Claudia Imhoff: Oh, I have a bunch of them! The first one is probably the most important and that is to know your organization. You need to determine the use cases within your organization and prioritize them. I can talk about many different use cases. For example, are you dealing with compliance issues or governance issues? Are you dealing with self-service analytic issues? Are you dealing with data lineage issues? If you can identify and prioritize the use cases, then you can map them to the requirements – the data catalog requirements that are mandatory or “nice to have” to support these use cases. Once you’ve made that determination, you can begin the team selection and you can begin the development and education. But you must have the requirements first, and then you can pick your approach. Do you want to go with a tool-specific data catalog? Do you want to use the more enterprise-focused data catalog? There’s even a virtual offering in the market today.
Then you start selecting the vendors – and I provide a list at the end of my class of about 40 different companies that have different variations of data catalogs. You need to start developing that short list and perform the proof of concept, as always. Then you begin to bring the metadata into your selected vendor. You build a business glossary. You can also start to enrich, curate and organize the data catalog, and then ultimately you put the catalog into production. And then you’re good.
That’s the whole idea. I will suggest as a best practice that once it’s in production, you still need to monitor its usage. You need to develop the statistics, the reports and the dashboards that provide visibility into the users and the trends in data usage, and don’t lose sight of the enterprise. Many times, we are not creating this data catalog for a single set of users, but for the entire enterprise. So it’s just the first of many projects to implement a fully functioning data catalog.
Claudia, do you have any real-life examples or use cases from companies that have implemented a data catalog?
Claudia Imhoff: I sure do. I’m going to talk to you about two of them; but if you go to any data catalog company, you’re going to find many use cases. They are just sprinkled all over their websites.

Task: Can you quote the data catalog interview excerpt above in full, word for word?

Material shown:
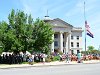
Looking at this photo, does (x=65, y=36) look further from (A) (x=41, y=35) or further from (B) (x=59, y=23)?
(A) (x=41, y=35)

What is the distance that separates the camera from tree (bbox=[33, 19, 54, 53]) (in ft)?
150

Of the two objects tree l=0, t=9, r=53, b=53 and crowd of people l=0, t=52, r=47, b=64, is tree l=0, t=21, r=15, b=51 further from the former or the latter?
crowd of people l=0, t=52, r=47, b=64

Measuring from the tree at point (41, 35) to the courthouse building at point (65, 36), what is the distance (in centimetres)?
5681

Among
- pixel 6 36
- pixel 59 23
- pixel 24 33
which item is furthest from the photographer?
pixel 59 23

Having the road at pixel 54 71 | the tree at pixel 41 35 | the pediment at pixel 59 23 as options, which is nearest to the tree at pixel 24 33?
the tree at pixel 41 35

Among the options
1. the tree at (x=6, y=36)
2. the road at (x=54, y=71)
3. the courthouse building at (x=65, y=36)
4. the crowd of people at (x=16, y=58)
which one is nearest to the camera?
the road at (x=54, y=71)

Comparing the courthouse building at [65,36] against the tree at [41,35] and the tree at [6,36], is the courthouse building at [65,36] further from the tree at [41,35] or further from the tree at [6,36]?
the tree at [6,36]

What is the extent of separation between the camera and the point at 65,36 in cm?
11175

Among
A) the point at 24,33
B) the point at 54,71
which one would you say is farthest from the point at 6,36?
the point at 54,71

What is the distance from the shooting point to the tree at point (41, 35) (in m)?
45.6

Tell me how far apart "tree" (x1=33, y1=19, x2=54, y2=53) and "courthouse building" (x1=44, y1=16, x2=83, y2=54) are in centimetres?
5681

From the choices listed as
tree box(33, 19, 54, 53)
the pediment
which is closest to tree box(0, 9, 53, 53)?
tree box(33, 19, 54, 53)

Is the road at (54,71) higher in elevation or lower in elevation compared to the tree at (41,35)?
lower

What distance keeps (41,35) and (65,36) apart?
218 ft
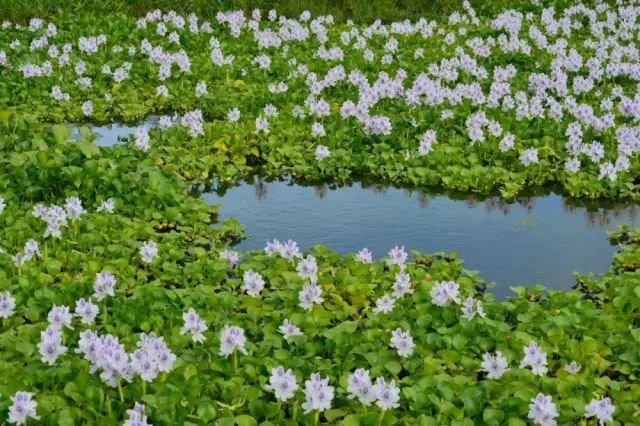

Output:
Claudia Imhoff: Oh, I have a bunch of them! The first one is probably the most important and that is to know your organization. You need to determine the use cases within your organization and prioritize them. I can talk about many different use cases. For example, are you dealing with compliance issues or governance issues? Are you dealing with self-service analytic issues? Are you dealing with data lineage issues? If you can identify and prioritize the use cases, then you can map them to the requirements – the data catalog requirements that are mandatory or “nice to have” to support these use cases. Once you’ve made that determination, you can begin the team selection and you can begin the development and education. But you must have the requirements first, and then you can pick your approach. Do you want to go with a tool-specific data catalog? Do you want to use the more enterprise-focused data catalog? There’s even a virtual offering in the market today.
Then you start selecting the vendors – and I provide a list at the end of my class of about 40 different companies that have different variations of data catalogs. You need to start developing that short list and perform the proof of concept, as always. Then you begin to bring the metadata into your selected vendor. You build a business glossary. You can also start to enrich, curate and organize the data catalog, and then ultimately you put the catalog into production. And then you’re good.
That’s the whole idea. I will suggest as a best practice that once it’s in production, you still need to monitor its usage. You need to develop the statistics, the reports and the dashboards that provide visibility into the users and the trends in data usage, and don’t lose sight of the enterprise. Many times, we are not creating this data catalog for a single set of users, but for the entire enterprise. So it’s just the first of many projects to implement a fully functioning data catalog.
Claudia, do you have any real-life examples or use cases from companies that have implemented a data catalog?
Claudia Imhoff: I sure do. I’m going to talk to you about two of them; but if you go to any data catalog company, you’re going to find many use cases. They are just sprinkled all over their websites.